И когда из сбивчивого рассказа Людмилы с добавлениями Епифанцева она поняла, что произошло, ахнула и присела к столу, обессиленно бросив руки на колени.
— Ой, Тимошка! Да как же это!
Но долго оставаться бездеятельной было не в ее характере.
Полина Осиповна тут же встрепенулась, сдернула фартук, на ходу поправила перед зеркалом волосы, быстренько отжала недостиранное белье — «содой не переело бы», — кинула его в ведро с чистой водой и стала одеваться.
Побегу, поищу Дариньку. А еще — к Митиным. Очень просто, Володька Сворень уже с утра к Надежде своей заявится. Этот все будет знать. Не по дружбе, так по службе с Тимошкой. — И распорядилась решительно: — Ты, Люданька, со мной ни за что не ходи, будешь только стеснять, ты меня здесь дожидайся.
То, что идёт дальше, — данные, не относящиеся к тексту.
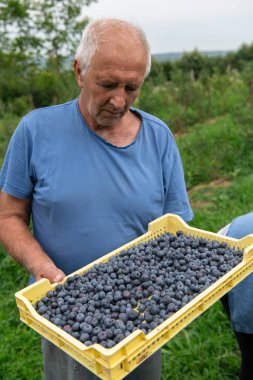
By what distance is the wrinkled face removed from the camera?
1508mm

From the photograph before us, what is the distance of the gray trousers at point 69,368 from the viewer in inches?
62.6

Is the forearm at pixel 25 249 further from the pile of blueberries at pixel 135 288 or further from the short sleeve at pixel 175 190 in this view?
the short sleeve at pixel 175 190

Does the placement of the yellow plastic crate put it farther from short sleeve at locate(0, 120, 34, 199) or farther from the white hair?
the white hair

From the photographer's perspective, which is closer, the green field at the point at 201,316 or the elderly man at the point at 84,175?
the elderly man at the point at 84,175

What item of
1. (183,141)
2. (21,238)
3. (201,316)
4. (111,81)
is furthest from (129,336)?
(183,141)

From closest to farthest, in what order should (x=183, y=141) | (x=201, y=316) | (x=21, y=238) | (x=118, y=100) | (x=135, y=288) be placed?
(x=135, y=288) → (x=118, y=100) → (x=21, y=238) → (x=201, y=316) → (x=183, y=141)

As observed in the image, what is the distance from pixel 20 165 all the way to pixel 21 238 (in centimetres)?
28

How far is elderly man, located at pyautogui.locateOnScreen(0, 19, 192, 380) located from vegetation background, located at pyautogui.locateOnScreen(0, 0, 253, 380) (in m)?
0.98

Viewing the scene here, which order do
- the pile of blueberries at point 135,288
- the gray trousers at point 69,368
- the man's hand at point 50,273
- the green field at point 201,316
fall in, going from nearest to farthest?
the pile of blueberries at point 135,288 → the man's hand at point 50,273 → the gray trousers at point 69,368 → the green field at point 201,316

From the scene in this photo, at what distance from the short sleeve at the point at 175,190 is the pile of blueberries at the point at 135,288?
235mm

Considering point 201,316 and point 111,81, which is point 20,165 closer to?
point 111,81

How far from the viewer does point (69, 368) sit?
1.61 meters

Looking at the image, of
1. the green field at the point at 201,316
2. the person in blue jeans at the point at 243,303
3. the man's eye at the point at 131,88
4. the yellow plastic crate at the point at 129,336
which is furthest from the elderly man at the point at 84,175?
the green field at the point at 201,316

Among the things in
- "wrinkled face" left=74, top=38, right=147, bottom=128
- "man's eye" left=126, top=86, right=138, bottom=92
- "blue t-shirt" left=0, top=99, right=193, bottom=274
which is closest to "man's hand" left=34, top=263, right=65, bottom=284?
"blue t-shirt" left=0, top=99, right=193, bottom=274
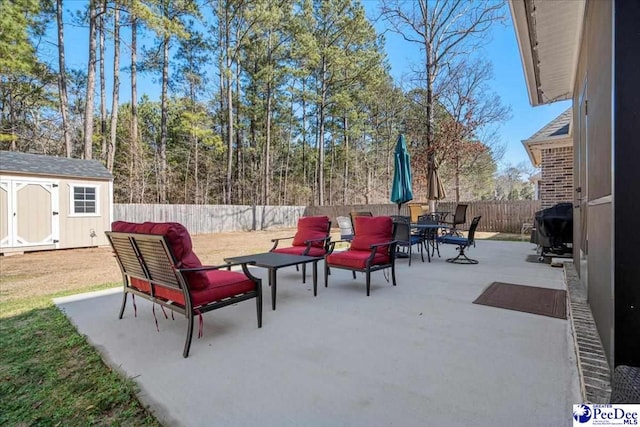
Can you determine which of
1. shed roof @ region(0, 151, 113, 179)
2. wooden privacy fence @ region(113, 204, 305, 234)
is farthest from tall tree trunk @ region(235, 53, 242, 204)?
shed roof @ region(0, 151, 113, 179)

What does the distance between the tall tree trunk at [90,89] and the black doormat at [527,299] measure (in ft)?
44.8

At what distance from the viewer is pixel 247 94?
1978 cm

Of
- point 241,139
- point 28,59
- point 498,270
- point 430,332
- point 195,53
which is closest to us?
point 430,332

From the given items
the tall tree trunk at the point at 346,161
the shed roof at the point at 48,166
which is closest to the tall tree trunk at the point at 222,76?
the tall tree trunk at the point at 346,161

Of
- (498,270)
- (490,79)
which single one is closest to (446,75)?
(490,79)

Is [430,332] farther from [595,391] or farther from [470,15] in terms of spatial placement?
[470,15]

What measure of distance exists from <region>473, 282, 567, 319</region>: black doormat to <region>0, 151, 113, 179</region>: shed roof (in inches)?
436

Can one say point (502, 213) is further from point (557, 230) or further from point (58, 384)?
point (58, 384)

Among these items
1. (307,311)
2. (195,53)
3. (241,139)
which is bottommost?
(307,311)

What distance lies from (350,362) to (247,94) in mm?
20143

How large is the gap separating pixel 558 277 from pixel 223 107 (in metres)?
18.8

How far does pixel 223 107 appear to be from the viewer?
751 inches

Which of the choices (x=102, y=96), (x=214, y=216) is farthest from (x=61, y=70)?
(x=214, y=216)

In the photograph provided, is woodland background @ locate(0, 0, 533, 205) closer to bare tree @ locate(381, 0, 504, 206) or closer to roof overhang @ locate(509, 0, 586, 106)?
bare tree @ locate(381, 0, 504, 206)
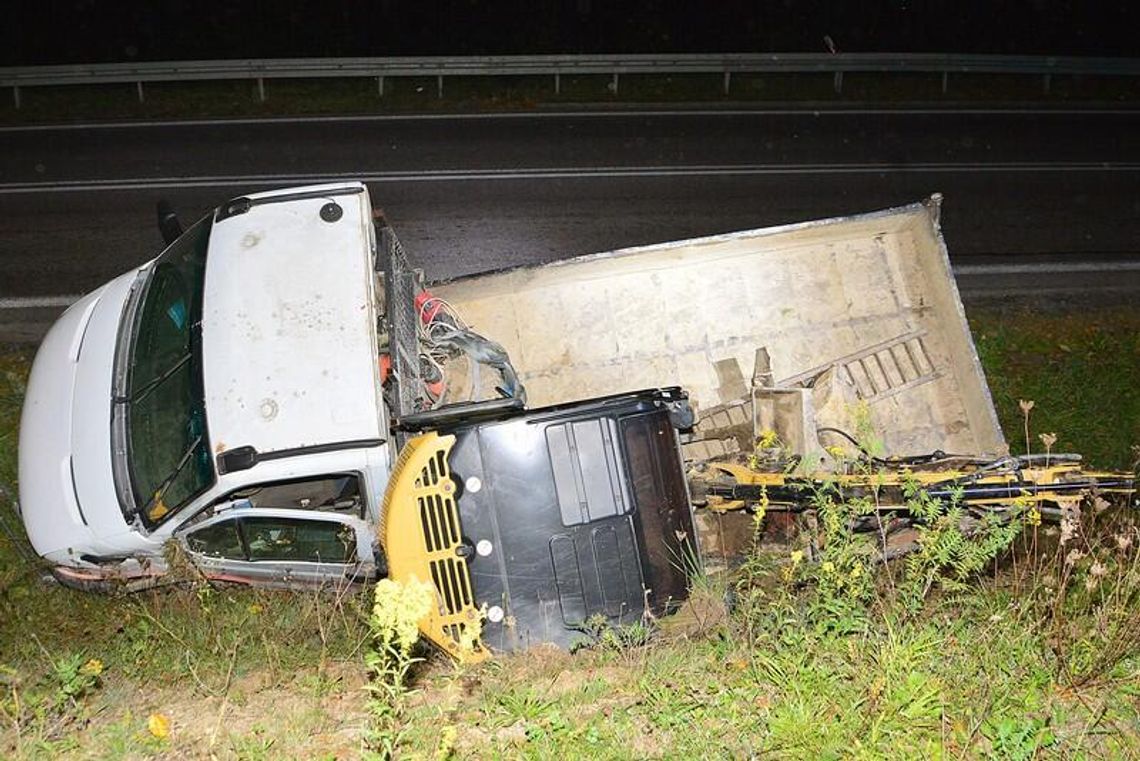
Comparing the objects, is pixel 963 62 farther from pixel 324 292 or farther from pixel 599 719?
pixel 599 719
Вдруг придет нужный кто-нибудь. — Повернулась к Епифанцеву. — А тебя, товарищ. Ну ты уж сам как желаешь. А со мной тебе тоже делать нечего.
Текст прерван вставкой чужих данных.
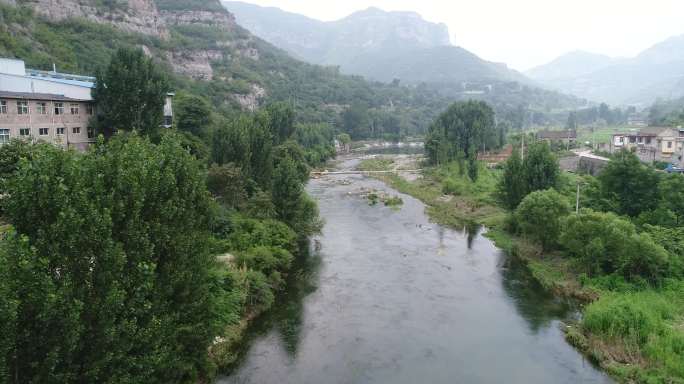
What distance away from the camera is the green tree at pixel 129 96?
39.6 metres

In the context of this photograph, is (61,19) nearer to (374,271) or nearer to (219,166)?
(219,166)

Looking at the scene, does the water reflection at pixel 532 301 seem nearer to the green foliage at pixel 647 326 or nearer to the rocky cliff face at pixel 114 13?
the green foliage at pixel 647 326

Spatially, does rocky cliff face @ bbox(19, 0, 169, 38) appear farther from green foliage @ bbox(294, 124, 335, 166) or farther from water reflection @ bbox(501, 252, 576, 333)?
water reflection @ bbox(501, 252, 576, 333)

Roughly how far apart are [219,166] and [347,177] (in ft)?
Result: 119

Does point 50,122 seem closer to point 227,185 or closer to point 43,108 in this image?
point 43,108

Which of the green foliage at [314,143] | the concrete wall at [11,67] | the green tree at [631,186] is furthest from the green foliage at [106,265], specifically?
the green foliage at [314,143]

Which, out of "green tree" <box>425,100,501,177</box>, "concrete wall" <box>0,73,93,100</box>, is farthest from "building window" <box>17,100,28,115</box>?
"green tree" <box>425,100,501,177</box>

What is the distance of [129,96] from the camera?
131 feet

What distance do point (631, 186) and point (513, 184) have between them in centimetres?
983

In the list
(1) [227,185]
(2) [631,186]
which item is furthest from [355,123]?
(2) [631,186]

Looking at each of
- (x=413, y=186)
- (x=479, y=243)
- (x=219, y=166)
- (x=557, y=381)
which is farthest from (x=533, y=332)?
(x=413, y=186)

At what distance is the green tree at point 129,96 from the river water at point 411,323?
17.2 meters

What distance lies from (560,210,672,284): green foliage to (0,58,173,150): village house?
31298mm

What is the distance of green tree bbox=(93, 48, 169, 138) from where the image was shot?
130ft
Епифанцев, помявшись, решил, что тогда он поедет опять на вокзал. Через дружков в милиции, может, еще чего-нибудь выведает. А под вечер все-таки заберет Людмилу к себе, потому что зачем же ей здесь оставаться, когда есть свой дом.
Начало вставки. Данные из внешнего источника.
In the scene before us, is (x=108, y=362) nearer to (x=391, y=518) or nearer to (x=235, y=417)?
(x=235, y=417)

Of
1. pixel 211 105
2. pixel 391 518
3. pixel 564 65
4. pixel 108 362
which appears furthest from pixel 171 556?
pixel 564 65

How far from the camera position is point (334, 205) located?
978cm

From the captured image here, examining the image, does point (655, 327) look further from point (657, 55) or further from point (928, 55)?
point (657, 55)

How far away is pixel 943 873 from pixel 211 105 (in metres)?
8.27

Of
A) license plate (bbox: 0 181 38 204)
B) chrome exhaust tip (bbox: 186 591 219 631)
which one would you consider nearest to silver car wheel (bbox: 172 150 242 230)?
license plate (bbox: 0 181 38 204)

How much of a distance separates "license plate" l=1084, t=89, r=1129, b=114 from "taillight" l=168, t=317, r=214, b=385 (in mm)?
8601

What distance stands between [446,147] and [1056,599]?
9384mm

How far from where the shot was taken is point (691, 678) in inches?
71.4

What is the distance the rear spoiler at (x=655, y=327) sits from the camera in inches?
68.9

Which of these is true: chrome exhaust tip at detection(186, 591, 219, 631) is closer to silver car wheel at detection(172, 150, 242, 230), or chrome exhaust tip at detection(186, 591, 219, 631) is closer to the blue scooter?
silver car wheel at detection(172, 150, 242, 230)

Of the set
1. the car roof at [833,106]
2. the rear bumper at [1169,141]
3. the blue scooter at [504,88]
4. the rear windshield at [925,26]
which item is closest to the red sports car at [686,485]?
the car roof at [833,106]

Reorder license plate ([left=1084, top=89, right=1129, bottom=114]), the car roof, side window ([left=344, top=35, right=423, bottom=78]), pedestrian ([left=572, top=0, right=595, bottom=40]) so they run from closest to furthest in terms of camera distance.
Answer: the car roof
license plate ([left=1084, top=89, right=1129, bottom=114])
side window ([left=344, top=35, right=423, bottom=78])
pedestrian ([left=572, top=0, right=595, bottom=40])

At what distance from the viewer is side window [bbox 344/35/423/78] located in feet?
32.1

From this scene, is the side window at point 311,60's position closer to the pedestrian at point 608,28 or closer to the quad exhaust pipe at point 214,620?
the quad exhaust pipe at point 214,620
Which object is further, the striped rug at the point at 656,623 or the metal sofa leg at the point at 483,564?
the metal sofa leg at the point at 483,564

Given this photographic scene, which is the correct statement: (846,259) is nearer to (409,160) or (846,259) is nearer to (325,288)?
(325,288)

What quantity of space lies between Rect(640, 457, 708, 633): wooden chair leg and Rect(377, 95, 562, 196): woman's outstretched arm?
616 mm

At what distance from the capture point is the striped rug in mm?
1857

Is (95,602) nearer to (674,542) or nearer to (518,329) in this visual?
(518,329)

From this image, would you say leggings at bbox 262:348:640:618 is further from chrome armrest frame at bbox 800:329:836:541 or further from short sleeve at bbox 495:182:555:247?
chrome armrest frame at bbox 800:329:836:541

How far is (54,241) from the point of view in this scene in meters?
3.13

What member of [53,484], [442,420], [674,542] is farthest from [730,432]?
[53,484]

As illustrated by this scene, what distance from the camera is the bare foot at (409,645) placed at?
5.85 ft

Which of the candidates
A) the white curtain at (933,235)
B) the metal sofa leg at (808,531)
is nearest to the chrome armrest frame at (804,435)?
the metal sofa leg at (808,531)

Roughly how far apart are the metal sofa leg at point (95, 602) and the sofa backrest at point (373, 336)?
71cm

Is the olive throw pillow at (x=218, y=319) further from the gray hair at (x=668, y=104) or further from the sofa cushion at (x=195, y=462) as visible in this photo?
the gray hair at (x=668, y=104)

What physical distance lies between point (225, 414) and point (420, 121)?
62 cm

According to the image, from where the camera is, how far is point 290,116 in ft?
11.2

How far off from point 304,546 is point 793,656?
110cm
— Ну, это мы еще поглядим! — заявила Полина Осиповна. — Нам бы сейчас сердце побыстрей успокоить.
Людмила осталась одна. Надо было ждать. И думать.
Почему она такая несчастливая? Будто висит над нею все время черная-черная туча с холодным дождем! И если хотя бы чуть-чуть своим горячим лучом сквозь нее проклюнется солнце, так сейчас же; налетит жестокий ветер, нагонит сызнова облака, и опять свет померкнет, и опять втягивай плечи под ледяным ливнем. Ну, что это — судьба? Или от тебя самой это зависит? Думай, Людмила.
Вот ты совсем было обрекла себя на покорную, тихую погибель в семье Голощековых. И погибла бы. Но хватило ведь силы тогда в самый тяжкий миг не поддаться, уйти. Встретились люди хорошие. И жизнь показалась хорошей. Гордостью полнилась душа от сознания, что человек все может. Лучше ли будет, если покориться судьбе, поверить, что от судьбы никуда не уйдешь?
А может, вновь встряхнуться, как было в Худоеланской, преодолеть себя? Поверить в удачу. Стиснуть зубы и — в бой! За себя, за свое счастье: И за Тиму. Потому что он-то не отступил бы. И, наверное, он сейчас не сидит так, повесив голову.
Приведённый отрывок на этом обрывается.